Document segment »
⟨
COVID-19 cases in China are surging, but so is public sentiment against President Xi Jinping’s strict pandemic restrictions. The public-health consequences could be dire.
Following mass protests, Chinese officials this week ushered in a “new stage and mission” of China’s pandemic response. The government announced Wednesday that it was taking the first nationwide steps away from “zero-COVID,” which aimed to completely stop rather than mitigate the virus’ spread. The country’s goal now would be to “return to the state before the epidemic,” Chinese epidemiologist Liang Wannian said on state-run television, “but the realization of the goal must have conditions.”
The new approach scraps the negative test requirement for domestic travel and most public venues with the exception of schools, medical facilities, and nursing homes. It also allows individuals with asymptomatic or mild cases to isolate at home rather than quarantine facilities, reduces the length of required isolation for their close contacts, and puts limits on the time and scope of mass lockdowns for areas considered “high-risk.” Authorities previously could designate entire residential complexes, communities, and localities for lockdown.
Beijing’s decision to ease nationwide restrictions and similar local-level changes mark a partial victory for the thousands of demonstrators who took to China’s streets demanding an end to zero-COVID. The policy—which enjoyed relative public compliance for three years—used intrusive and disruptive practices like mobile tracking, regular testing, and forced centralized quarantine to limit COVID cases.
But China’s “zero-COVID” containment strategy may ultimately backfire. By imposing harsh restrictions until they became untenable and failing to prepare China’s health care system in the interim, Xi’s decisions have resulted in sparse natural immunity and low vaccination rates.
Lifting zero-COVID under current conditions could result in as many as 279 million cases and upwards of 2 million deaths in China, a recent study by health risk analysis firm Airfinity found. The assessment draws on data from this year’s COVID surge in Hong Kong, which experienced one of the highest mortality rates in the world after two years of a stringent lockdown policy. The immunity of mainland China today closely resembles that of Hong Kong nearly a year ago, and its healthcare system is even less equipped to deal with a spike in cases.
The draconian lockdown measures did stave off the sorts of surges seen in other countries. To date, China has only reported some 5,200 COVID deaths—though this is almost certainly a significant undercount. But it’s starting to look like zero-COVID merely delayed rather than prevented a major outbreak.
Chinese officials reported more than 71,000 new daily cases last Tuesday—the highest number since the pandemic’s start. Experts expect more waves of infections to come as China begins to dismantle its lockdown policy.
⟩
What this exercise asks »
A. Reproduce the part of the article on China's zero-COVID policy that begins at the words "Chinese officials reported" and stops after "its lockdown policy.".
B. Answer these questions from the article on China's zero-COVID policy:
(i) About how many COVID deaths has China reported to date?
(ii) Which firm carried out the study estimating as many as 279 million cases?
(iii) Which places keep the negative test requirement under the new approach?
The rows below the article come from a separate source.

Information given »
⟨
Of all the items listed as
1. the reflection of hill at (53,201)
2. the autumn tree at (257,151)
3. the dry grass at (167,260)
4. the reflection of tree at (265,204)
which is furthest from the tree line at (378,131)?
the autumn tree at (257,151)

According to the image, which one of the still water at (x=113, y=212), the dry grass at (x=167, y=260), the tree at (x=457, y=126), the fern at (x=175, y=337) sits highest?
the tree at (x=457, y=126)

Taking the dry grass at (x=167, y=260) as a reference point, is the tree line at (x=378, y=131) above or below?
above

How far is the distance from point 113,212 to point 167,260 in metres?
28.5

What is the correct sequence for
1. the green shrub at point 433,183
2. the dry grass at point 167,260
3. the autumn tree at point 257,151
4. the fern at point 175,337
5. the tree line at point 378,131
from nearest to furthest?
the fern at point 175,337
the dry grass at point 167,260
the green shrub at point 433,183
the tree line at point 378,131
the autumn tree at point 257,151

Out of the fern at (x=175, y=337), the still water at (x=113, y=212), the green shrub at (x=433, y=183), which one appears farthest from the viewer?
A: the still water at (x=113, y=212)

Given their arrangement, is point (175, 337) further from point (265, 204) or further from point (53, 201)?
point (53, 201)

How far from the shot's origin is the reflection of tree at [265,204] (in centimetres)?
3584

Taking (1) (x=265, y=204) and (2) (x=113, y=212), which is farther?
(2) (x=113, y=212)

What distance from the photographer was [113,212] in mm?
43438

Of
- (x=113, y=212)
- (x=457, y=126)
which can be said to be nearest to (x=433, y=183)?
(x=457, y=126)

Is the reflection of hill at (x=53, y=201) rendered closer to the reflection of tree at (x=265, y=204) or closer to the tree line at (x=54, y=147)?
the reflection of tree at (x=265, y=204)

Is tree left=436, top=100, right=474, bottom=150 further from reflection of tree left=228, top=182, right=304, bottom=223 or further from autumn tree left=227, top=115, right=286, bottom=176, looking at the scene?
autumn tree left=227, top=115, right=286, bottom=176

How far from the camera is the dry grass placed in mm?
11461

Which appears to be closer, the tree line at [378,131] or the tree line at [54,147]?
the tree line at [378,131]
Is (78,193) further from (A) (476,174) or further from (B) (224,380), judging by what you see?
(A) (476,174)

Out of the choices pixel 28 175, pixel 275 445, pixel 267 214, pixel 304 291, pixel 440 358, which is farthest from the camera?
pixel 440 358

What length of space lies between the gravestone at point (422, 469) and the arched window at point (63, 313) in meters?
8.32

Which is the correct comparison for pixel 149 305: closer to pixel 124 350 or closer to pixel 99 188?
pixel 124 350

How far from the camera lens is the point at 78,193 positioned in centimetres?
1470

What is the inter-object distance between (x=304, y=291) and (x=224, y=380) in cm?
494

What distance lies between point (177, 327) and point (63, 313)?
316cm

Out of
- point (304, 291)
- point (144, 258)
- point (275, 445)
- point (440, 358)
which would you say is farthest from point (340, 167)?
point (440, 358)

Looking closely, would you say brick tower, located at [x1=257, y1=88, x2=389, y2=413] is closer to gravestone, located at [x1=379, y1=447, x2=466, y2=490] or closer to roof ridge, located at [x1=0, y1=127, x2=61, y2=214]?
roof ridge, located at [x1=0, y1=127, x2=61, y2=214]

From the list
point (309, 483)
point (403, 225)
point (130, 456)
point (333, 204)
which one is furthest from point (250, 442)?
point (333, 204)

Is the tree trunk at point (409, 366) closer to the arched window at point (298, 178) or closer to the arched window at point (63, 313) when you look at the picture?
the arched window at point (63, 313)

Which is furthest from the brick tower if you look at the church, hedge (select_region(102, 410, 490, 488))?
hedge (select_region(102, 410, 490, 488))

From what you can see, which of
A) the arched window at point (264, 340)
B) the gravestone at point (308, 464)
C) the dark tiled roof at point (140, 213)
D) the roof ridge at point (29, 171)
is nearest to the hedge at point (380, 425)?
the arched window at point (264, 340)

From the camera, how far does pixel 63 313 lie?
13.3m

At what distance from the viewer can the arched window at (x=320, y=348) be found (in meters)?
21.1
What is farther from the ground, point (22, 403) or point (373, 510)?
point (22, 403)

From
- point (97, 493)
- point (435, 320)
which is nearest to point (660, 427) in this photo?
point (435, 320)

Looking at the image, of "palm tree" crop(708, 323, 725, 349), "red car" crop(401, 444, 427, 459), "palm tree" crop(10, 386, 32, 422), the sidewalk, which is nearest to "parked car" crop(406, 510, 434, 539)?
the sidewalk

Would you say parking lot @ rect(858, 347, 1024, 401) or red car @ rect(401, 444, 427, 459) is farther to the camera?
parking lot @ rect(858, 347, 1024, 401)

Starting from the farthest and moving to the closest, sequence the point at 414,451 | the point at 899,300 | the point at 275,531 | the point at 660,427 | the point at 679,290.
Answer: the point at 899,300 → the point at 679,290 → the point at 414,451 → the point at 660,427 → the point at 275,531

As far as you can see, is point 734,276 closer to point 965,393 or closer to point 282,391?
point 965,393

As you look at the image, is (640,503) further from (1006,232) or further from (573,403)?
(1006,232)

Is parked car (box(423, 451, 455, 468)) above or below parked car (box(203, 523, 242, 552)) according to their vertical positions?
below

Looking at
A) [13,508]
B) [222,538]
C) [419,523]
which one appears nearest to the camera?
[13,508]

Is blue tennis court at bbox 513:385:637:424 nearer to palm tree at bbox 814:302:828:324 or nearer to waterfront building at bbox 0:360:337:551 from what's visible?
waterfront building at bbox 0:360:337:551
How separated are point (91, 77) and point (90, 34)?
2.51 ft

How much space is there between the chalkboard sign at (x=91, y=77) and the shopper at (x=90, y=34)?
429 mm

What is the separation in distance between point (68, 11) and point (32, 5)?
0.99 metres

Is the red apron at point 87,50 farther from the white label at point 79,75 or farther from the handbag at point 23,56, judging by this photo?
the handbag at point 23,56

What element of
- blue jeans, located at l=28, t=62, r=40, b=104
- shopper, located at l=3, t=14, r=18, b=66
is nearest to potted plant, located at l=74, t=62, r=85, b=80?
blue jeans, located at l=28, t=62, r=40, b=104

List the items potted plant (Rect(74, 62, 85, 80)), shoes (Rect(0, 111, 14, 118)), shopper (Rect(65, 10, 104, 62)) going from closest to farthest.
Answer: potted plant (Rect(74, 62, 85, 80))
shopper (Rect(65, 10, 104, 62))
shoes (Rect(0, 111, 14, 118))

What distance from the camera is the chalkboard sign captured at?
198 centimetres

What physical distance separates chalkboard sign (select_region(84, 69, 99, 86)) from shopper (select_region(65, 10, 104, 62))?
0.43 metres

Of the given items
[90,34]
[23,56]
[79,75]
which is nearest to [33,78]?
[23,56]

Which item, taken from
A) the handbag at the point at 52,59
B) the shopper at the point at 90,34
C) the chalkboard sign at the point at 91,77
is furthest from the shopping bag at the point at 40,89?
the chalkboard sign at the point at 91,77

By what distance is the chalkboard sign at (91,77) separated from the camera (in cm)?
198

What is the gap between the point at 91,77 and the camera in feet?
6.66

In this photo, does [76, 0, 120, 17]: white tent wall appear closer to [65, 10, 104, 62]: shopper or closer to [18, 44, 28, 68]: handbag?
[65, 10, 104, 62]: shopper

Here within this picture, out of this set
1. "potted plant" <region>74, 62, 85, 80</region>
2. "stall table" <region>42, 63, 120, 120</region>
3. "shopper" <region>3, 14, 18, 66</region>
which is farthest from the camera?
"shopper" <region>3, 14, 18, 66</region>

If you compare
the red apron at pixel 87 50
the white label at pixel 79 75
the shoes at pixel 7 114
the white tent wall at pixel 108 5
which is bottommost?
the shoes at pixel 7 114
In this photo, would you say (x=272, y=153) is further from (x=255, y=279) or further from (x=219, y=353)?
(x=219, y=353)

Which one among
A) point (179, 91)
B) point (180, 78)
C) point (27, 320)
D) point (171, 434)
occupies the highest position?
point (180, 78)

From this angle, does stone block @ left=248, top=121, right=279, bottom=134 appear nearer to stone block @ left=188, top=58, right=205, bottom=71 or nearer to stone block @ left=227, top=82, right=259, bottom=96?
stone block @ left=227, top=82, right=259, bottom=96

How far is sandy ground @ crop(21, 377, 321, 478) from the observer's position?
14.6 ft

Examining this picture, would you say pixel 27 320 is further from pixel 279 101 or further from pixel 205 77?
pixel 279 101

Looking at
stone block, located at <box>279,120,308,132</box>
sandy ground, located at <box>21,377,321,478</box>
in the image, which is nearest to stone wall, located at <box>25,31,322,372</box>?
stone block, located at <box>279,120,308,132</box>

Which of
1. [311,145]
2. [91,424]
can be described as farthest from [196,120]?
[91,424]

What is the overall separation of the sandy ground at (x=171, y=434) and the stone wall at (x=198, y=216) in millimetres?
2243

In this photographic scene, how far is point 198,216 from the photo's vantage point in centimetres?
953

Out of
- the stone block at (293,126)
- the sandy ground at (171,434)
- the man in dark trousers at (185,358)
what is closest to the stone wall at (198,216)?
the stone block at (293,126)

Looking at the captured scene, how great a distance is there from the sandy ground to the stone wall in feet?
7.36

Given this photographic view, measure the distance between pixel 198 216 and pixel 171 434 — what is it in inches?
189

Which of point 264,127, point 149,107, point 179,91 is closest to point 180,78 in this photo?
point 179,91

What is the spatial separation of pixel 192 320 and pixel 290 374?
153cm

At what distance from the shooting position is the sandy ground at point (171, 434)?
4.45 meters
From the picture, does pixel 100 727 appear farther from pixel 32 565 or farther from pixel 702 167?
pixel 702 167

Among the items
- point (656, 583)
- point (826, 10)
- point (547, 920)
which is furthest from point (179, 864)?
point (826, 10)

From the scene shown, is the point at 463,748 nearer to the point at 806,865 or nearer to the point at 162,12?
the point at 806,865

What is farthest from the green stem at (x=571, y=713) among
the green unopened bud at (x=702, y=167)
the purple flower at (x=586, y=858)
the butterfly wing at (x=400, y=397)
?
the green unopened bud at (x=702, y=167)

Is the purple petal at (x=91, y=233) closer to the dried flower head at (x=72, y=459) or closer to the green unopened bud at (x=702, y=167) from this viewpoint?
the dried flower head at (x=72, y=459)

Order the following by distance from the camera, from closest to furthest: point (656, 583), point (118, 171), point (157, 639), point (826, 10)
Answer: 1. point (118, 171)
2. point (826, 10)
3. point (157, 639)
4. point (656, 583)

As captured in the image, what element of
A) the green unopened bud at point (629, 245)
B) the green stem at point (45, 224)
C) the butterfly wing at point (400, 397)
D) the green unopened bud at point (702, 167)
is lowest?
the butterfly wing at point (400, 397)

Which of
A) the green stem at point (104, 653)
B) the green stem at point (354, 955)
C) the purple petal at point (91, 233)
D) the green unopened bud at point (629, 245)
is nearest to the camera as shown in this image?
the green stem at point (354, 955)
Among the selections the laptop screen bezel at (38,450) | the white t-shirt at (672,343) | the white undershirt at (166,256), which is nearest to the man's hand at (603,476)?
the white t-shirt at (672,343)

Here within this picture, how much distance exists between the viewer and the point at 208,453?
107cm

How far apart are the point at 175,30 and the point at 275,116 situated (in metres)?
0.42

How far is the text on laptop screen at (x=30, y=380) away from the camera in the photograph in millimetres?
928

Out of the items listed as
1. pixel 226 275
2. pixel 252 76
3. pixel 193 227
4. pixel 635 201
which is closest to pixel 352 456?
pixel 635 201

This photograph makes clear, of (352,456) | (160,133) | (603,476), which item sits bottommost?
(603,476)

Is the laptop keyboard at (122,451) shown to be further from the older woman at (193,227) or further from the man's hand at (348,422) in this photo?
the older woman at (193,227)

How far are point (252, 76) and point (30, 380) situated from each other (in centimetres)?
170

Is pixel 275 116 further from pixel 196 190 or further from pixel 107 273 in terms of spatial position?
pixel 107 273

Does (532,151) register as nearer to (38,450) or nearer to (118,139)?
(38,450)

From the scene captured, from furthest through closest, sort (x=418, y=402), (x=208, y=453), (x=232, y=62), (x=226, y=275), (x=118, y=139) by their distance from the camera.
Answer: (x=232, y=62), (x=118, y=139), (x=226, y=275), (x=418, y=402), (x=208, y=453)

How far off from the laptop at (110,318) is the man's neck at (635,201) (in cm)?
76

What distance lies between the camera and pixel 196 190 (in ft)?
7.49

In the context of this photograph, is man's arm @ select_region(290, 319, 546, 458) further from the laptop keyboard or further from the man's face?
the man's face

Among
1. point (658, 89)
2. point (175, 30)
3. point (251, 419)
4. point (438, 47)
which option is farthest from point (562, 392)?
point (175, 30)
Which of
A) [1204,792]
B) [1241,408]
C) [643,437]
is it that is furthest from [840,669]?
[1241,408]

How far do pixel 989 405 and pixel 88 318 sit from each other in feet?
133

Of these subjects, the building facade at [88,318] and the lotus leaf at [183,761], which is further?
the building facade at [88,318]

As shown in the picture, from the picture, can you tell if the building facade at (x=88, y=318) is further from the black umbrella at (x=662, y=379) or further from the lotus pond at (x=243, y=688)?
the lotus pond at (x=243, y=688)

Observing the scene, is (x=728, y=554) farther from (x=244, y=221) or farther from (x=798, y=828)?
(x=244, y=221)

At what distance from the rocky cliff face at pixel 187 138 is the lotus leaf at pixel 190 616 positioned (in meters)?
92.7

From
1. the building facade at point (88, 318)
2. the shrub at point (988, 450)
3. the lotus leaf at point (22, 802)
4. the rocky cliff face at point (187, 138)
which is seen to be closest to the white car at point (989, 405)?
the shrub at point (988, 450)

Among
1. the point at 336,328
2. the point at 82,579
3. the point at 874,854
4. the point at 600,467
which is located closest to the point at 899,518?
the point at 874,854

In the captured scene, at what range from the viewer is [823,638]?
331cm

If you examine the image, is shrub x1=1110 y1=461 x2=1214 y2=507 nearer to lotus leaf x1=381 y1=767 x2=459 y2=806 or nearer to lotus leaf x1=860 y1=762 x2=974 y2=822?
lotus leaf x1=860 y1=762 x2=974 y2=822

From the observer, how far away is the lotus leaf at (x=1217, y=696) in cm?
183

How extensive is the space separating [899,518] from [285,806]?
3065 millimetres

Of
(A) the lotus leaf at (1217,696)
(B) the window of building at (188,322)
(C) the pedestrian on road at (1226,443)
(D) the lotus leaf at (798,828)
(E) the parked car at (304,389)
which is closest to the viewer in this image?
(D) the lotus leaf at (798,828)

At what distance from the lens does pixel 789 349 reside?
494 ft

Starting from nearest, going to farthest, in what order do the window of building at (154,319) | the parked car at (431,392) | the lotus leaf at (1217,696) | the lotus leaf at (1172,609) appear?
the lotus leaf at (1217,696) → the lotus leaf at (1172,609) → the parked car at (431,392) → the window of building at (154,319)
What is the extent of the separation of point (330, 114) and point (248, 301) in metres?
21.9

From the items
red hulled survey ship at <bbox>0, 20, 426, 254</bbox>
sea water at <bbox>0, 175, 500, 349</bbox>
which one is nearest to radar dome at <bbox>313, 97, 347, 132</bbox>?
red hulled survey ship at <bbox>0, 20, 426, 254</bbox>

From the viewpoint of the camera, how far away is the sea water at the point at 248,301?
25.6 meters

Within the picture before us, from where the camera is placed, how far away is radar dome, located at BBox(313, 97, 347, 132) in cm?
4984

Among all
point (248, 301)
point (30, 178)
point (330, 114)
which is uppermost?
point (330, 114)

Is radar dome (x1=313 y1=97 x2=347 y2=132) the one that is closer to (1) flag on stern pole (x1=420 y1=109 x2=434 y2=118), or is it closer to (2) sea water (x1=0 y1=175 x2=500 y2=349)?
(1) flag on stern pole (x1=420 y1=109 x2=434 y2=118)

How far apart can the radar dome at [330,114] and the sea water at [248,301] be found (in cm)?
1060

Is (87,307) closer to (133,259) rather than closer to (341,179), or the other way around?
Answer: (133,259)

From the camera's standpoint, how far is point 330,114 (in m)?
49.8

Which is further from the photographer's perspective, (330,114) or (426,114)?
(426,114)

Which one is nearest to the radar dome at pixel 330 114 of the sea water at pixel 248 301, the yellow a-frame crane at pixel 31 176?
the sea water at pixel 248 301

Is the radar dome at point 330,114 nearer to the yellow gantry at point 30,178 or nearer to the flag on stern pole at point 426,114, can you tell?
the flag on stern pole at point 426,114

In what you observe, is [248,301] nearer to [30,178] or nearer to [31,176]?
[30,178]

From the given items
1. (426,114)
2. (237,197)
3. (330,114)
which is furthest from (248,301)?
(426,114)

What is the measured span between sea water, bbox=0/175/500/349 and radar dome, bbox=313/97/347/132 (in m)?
⟩
Solutions in order »
A.
Chinese officials reported more than 71,000 new daily cases last Tuesday—the highest number since the pandemic’s start. Experts expect more waves of infections to come as China begins to dismantle its lockdown policy.

B.
(i) Some 5,200.
(ii) Airfinity, a health risk analysis firm.
(iii) Schools, medical facilities, and nursing homes.